*** Opening Data in this exercise ***

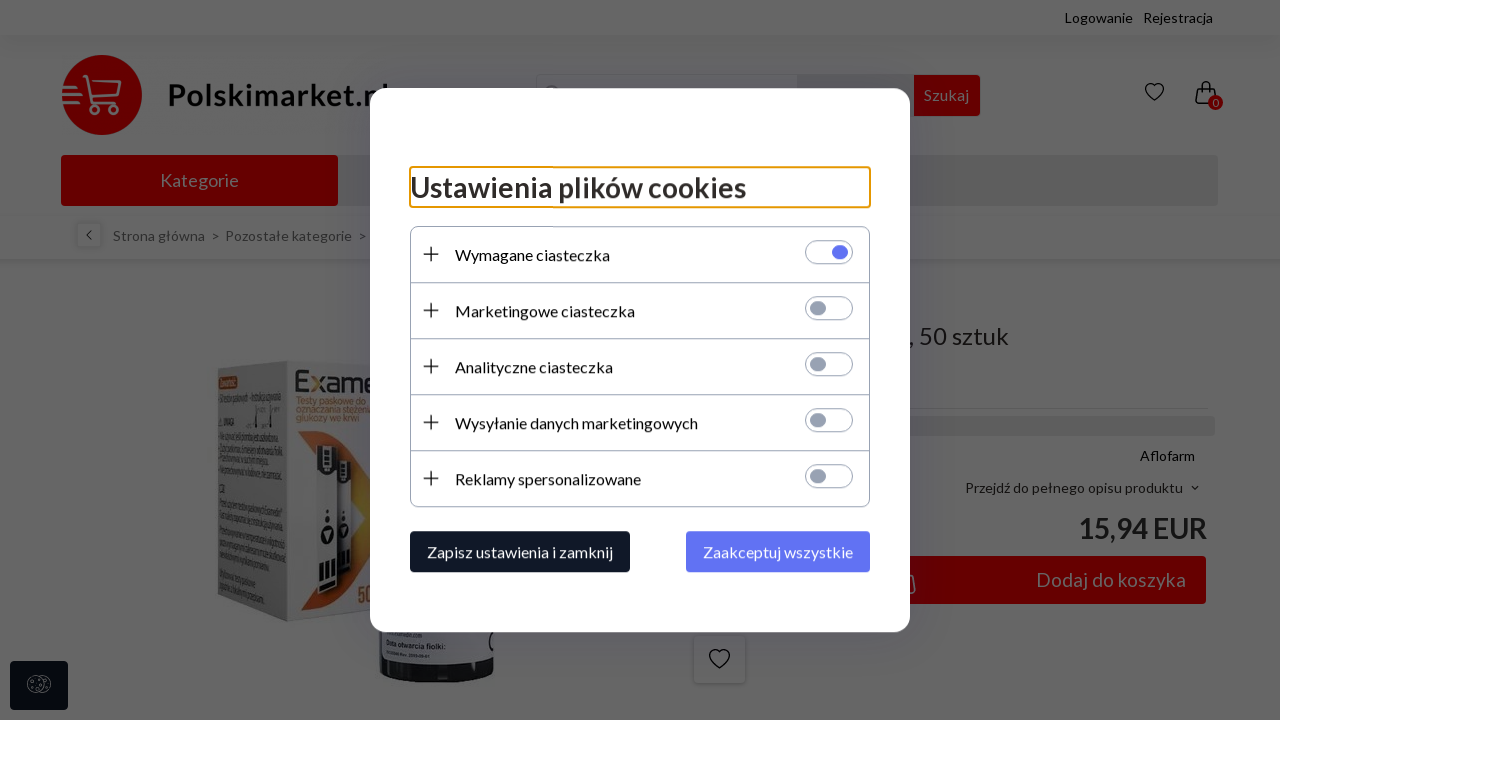

--- FILE ---
content_type: text/html; charset=UTF-8
request_url: https://polskimarket.nl/ajax/info/mis/
body_size: -14
content:
{"misId":"6ff9fab939870841574a5e4cb1ae8124"}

*** Closing Data in this exercise ***

*Exercise instructions*.
A verbatim copy of the material is needed; pictures are not to appear in it.

*Solution to this task*.
--- FILE ---
content_type: text/html; charset=UTF-8
request_url: https://polskimarket.nl/ajax/info/mis/
body_size: -14
content:
{"misId":"6ff9fab939870841574a5e4cb1ae8124"}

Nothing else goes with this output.